**REQUIRED ACTION**
Set down exact lines only, from the line with "Duraflex - Dodge" through the last line of the material below, with every picture left out.

**EXERCISE INPUT**
══════

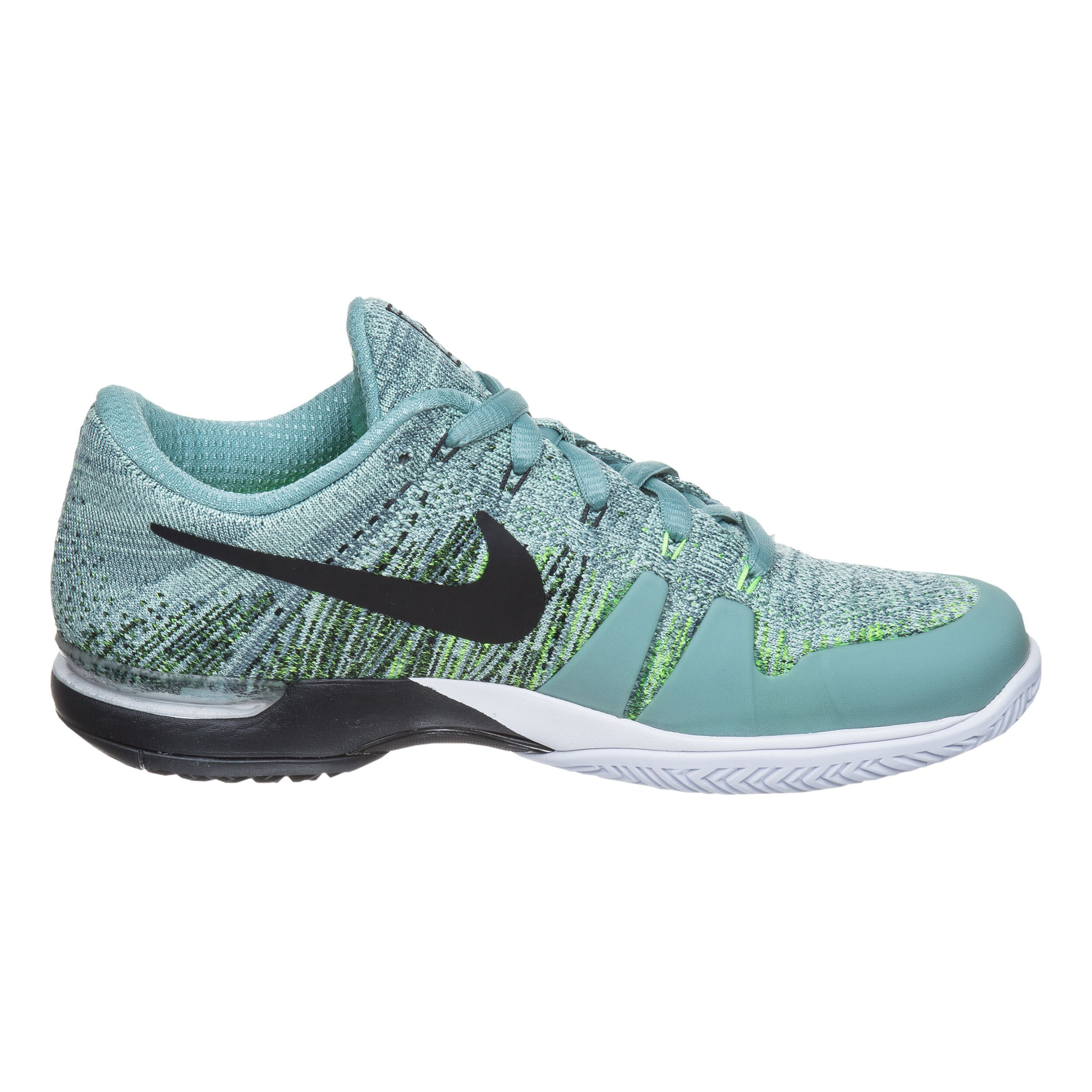 Nike Zoom Vapor Flyknit Allcourtschuh Kinder Grau Schwarz online kaufen Tennis Point AT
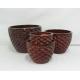 Ceramic Outdoor Pot High Fired Ceramic Pots For Outside round set 4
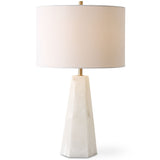 Suzie Table Lamp, Cream Marble-Lighting-High Fashion Home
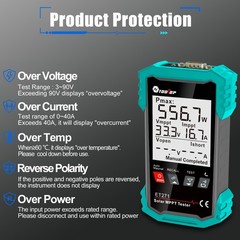 ET271 Solar PV Analyzer 2000W MPPT Field Test, High-Efficiency I-V Curve Tracer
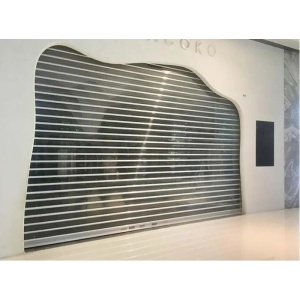 Commercial Transparent Crystal Rolling Shutter Door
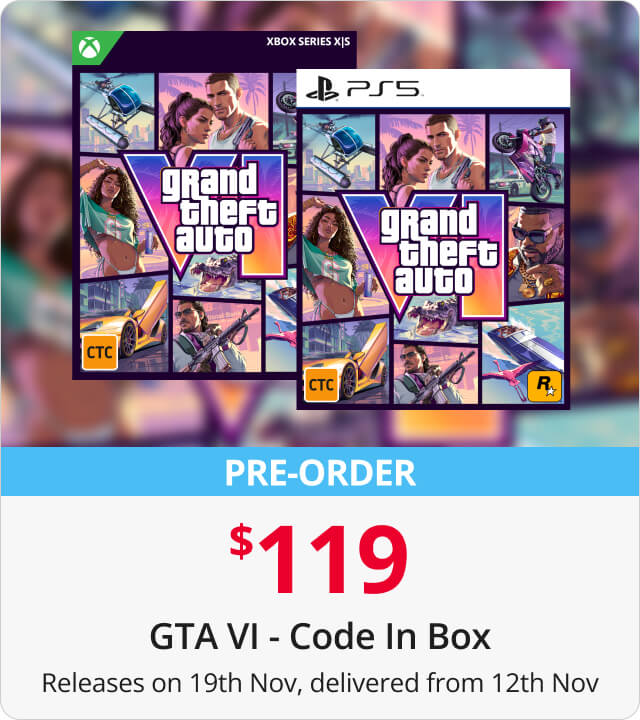 Pre-order $119 GTA VI - Code in box
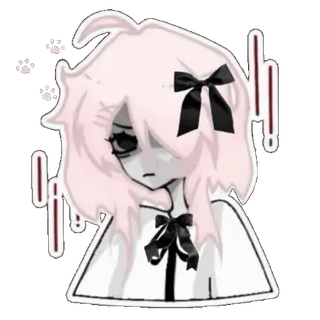 💢 543cbeda Anime, Triste, Fille, Noeuds, Mignon telegram sticker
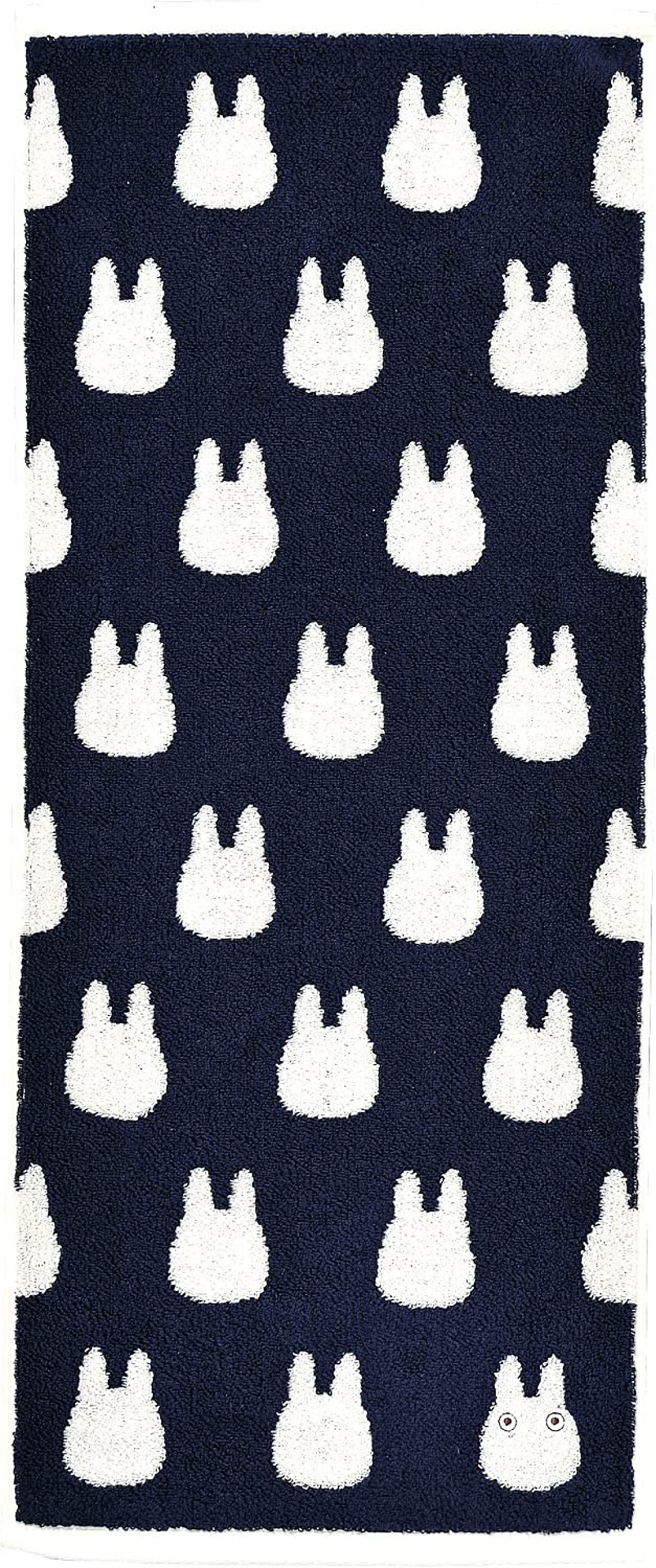 Ghibli - Mon voisin Totoro - Serviette Silhouette de Totoro blanc 33x80cm - flash vidéo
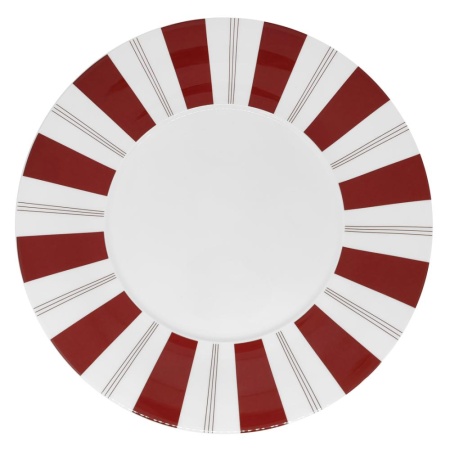Тарелка 28см Tuxedo Red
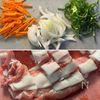 【豚肉と具沢山野菜の焼きビーフン】たっぷり野菜で食べ応え◎の下準備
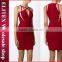 2015 Wholesale Unique Fashion sexy sleeveless red women bandage dress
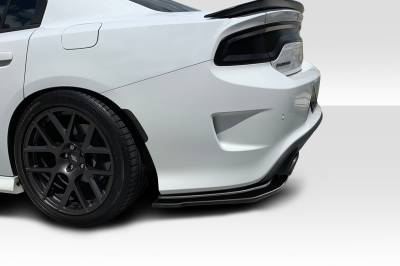 Duraflex - Dodge Charger 4DR R Spec Duraflex Rear Bumper Lip Add Ons Body Kit 116854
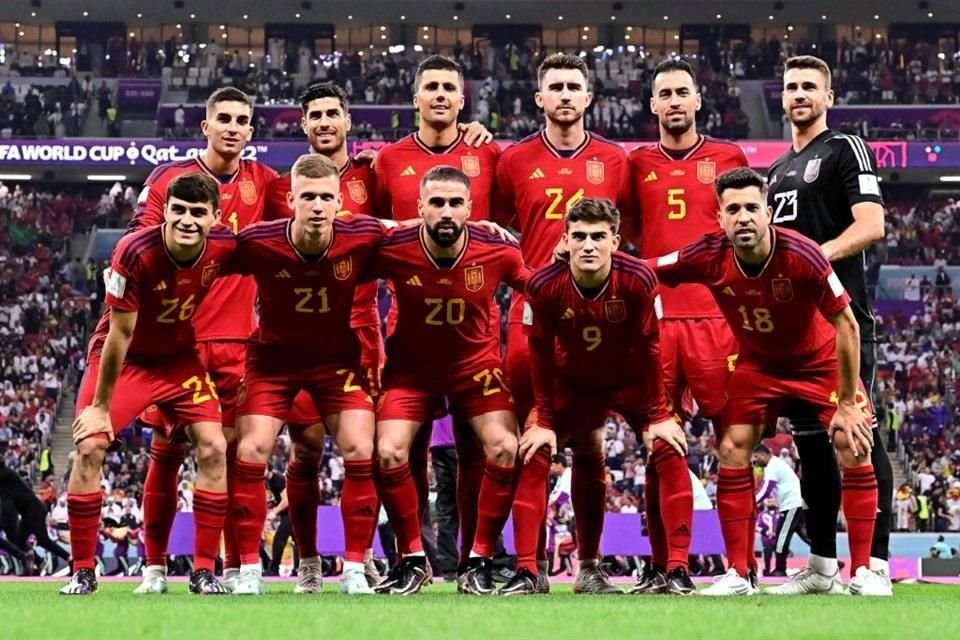 La imagen oficial del joven plantel de la Selección de España.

══════

**EXPECTED ANSWER**
 Duraflex - Dodge Charger 4DR R Spec Duraflex Rear Bumper Lip Add Ons Body Kit 116854
 La imagen oficial del joven plantel de la Selección de España.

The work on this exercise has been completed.